━━━━━ Quoted passage ━━━━━

Carl
Level 15

Investors & landlords

When a married couple files separate, they both *automatically* disqualify for deductions they would otherwise get if they filed a joint return.

If the property is jointly owned (and that's clearly identified on prior year tax returns) then you both have to file SCH E each claiming 50% of all income/expenses. The $25K allowance from rental losses to other income is cut in half for each of you, and the thresholds to qualify for that is also cut in half. So more than likely it won't help. With the automatic disqualification for other deductions by filing separate returns, it will probably hurt more to file separate returns.

 

Understand that your carry over losses are not lost forever. If in a future year you qualify to deduct up to $25K from other income, then you can. Otherwise, carry forward losses are not realized until the tax year you sell or otherwise dispose of the property.

 

Typically, the TurboTax program will take care of the "up to $25K deducted from other ordinary income" for you automatically, *if* *you* *qualify*. If you indicated that you do "NOT" actively participate in the rental activity, then you do not qualify.  Be aware there is a difference between active participation, and material participation.

 

Active participation.Active participation isn’t the same as material participation (defined later). Active participation is a less stringent standard than material participation. For example, you may be treated as actively participating if you make management decisions in a significant and bonafide sense. Management decisions that count as active participation include approving new tenants, deciding on rental terms, approving expenditures, and similar decisions.

 

So if you are not an active participant, the $25K deduction from other income may not be allowed regardless of your filing status.

━━━━━ Record excerpts ━━━━━

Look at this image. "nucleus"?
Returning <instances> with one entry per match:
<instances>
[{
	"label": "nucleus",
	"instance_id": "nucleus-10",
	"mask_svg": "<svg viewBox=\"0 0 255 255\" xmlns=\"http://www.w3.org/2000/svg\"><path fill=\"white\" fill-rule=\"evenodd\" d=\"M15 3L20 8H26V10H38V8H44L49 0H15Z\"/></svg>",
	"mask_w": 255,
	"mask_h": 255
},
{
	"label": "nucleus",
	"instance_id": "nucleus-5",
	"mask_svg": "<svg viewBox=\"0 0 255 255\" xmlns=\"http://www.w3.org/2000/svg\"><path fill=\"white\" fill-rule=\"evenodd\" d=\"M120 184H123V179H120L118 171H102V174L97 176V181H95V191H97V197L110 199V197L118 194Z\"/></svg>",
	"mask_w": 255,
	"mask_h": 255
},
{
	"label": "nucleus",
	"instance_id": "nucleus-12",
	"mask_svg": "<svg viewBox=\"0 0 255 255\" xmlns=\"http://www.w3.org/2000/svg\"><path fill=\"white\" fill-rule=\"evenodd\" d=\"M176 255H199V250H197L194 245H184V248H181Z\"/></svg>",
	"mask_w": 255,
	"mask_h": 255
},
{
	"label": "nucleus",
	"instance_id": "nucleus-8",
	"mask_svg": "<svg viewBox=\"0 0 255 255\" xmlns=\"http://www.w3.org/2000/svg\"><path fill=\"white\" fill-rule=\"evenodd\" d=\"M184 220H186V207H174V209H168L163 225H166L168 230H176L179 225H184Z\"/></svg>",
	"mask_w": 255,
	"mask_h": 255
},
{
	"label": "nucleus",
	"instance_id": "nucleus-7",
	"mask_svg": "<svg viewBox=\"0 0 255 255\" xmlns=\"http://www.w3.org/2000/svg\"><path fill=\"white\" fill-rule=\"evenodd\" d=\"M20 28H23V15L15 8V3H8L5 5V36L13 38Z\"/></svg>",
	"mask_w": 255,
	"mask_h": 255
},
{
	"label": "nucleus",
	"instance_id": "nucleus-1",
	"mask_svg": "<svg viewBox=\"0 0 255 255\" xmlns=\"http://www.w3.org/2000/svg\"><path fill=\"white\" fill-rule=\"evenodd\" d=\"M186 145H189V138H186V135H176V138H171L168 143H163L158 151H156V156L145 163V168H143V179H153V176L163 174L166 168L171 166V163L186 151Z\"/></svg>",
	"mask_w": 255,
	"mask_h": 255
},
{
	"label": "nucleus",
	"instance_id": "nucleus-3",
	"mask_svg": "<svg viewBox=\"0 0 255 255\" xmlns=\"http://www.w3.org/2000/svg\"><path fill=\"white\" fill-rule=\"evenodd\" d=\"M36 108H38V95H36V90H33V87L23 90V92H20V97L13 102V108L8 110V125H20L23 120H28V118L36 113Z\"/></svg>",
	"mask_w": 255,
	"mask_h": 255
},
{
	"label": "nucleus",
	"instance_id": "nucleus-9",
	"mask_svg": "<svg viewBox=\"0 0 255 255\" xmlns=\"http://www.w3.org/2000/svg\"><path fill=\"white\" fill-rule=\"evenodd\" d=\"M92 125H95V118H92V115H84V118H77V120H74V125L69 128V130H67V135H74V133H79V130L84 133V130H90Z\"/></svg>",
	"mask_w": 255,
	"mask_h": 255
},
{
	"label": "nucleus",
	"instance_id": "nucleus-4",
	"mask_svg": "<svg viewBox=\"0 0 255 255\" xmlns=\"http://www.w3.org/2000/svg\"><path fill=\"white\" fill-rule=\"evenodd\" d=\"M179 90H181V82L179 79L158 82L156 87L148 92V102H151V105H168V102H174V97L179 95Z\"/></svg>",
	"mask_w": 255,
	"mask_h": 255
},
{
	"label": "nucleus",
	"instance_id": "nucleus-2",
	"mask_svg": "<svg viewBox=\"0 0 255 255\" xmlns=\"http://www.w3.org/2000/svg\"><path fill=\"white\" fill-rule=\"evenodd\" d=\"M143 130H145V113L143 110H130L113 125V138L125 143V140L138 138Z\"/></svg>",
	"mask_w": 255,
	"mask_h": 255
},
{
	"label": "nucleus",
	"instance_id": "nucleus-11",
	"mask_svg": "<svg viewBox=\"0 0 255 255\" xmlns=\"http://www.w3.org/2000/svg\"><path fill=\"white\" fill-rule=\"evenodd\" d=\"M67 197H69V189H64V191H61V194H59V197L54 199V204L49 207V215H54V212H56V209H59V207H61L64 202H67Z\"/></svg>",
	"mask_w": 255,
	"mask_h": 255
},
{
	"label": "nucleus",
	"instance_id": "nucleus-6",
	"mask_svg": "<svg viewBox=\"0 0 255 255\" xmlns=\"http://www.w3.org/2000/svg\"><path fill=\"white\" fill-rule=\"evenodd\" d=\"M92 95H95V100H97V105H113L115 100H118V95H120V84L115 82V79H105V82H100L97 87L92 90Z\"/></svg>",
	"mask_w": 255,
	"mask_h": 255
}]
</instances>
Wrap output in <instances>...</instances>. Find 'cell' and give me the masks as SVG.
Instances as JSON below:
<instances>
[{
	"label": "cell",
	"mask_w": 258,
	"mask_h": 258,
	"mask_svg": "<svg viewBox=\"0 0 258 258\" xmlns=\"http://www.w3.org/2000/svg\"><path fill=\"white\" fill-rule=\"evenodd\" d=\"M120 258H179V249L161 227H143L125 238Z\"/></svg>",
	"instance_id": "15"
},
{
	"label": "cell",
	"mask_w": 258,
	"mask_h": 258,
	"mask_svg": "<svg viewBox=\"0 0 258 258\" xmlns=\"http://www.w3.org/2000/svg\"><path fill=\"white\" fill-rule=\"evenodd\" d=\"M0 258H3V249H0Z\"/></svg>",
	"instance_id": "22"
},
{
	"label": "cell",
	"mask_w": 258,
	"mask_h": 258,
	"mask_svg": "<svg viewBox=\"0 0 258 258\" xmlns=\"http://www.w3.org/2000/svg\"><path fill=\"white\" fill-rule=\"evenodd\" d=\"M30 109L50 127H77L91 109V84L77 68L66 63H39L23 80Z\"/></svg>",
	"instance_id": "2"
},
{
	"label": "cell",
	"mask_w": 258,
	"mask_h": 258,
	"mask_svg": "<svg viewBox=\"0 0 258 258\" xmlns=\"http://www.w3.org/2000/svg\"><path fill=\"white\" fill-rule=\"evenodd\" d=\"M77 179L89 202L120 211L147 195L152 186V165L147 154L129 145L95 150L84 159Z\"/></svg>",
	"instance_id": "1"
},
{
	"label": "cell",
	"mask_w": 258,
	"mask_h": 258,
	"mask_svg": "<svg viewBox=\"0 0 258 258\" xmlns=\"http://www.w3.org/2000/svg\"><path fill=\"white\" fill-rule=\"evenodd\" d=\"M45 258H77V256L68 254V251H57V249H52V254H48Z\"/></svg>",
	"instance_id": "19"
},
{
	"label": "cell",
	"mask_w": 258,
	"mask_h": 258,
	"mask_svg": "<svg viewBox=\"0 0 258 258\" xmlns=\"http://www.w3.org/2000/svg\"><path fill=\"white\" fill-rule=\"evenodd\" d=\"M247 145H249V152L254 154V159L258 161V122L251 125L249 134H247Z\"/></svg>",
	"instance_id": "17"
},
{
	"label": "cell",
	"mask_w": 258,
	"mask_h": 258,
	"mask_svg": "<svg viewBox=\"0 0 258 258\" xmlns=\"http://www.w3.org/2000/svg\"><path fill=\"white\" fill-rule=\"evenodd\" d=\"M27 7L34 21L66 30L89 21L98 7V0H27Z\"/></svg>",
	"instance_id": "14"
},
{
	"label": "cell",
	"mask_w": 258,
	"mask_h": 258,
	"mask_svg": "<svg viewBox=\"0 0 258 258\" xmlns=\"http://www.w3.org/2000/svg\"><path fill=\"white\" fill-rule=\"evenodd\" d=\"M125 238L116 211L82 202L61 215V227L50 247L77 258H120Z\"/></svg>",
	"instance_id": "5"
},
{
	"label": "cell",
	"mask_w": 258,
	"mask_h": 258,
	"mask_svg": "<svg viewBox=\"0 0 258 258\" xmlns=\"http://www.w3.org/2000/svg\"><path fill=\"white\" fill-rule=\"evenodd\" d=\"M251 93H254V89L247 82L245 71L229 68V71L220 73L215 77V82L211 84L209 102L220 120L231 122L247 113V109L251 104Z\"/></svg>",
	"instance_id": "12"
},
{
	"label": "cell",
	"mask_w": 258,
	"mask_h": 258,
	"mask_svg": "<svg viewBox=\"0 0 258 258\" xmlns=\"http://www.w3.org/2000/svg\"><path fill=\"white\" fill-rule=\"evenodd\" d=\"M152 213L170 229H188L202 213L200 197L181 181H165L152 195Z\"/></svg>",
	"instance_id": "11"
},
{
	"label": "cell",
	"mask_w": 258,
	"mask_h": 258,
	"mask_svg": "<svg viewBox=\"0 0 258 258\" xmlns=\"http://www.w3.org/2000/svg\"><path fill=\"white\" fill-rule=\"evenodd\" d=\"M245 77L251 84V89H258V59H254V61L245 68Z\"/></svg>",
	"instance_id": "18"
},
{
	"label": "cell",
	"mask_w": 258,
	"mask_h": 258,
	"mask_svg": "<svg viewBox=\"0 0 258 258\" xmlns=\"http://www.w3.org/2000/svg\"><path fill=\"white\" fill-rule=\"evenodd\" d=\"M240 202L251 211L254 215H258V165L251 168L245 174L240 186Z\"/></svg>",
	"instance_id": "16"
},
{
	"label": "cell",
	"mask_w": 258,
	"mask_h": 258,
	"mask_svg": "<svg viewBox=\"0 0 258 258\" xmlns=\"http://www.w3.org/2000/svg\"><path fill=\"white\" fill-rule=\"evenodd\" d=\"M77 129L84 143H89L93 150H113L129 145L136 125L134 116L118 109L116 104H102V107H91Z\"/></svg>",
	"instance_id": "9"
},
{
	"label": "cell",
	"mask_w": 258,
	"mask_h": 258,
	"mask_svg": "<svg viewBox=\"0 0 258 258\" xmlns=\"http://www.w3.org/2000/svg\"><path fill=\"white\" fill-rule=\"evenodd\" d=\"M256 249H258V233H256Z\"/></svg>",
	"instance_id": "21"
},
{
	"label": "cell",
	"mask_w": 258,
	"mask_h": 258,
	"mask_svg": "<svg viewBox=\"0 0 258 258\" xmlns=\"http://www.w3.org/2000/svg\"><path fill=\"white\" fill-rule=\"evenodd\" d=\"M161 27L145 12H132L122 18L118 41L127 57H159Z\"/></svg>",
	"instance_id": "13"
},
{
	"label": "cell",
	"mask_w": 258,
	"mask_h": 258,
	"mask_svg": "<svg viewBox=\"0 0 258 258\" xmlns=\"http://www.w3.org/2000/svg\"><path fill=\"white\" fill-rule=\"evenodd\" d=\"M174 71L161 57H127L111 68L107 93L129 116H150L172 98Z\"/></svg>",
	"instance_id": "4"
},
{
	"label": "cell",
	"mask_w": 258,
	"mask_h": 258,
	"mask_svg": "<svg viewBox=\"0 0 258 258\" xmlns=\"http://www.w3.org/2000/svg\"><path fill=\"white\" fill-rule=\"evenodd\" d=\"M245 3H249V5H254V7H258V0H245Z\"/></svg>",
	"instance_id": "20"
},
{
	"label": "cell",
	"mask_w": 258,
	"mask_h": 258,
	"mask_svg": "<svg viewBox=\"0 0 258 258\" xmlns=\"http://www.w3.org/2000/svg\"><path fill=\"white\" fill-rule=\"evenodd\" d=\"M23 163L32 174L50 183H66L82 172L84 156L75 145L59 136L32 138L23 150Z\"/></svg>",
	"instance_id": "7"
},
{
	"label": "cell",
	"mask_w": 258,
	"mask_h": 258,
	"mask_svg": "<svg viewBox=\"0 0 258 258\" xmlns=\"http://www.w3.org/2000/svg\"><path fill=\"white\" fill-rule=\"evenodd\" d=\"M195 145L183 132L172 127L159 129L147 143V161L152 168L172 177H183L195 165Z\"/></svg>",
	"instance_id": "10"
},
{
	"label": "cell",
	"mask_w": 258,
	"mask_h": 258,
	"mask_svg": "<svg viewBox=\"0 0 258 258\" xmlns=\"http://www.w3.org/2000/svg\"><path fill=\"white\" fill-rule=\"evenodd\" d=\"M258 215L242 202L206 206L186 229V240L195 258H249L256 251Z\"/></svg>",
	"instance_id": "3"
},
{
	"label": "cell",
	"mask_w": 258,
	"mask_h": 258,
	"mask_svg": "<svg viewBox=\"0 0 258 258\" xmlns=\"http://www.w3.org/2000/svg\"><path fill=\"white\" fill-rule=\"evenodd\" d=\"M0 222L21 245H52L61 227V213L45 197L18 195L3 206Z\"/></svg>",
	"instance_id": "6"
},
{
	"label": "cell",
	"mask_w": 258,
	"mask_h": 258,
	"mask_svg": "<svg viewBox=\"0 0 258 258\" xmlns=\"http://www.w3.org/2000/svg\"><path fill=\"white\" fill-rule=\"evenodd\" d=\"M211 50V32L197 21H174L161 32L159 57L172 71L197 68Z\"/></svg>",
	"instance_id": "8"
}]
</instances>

━━━━━

# Problem 1:
List the management decisions that the post on rental losses says count as active participation.
# Problem 2:
Write out the stretch of the post on rental losses from "Understand that your" through "and material participation.", word for word.

# Worked solution 1:
Approving new tenants, deciding on rental terms, approving expenditures

# Worked solution 2:
Understand that your carry over losses are not lost forever. If in a future year you qualify to deduct up to $25K from other income, then you can. Otherwise, carry forward losses are not realized until the tax year you sell or otherwise dispose of the property.

 

Typically, the TurboTax program will take care of the "up to $25K deducted from other ordinary income" for you automatically, *if* *you* *qualify*. If you indicated that you do "NOT" actively participate in the rental activity, then you do not qualify.  Be aware there is a difference between active participation, and material participation.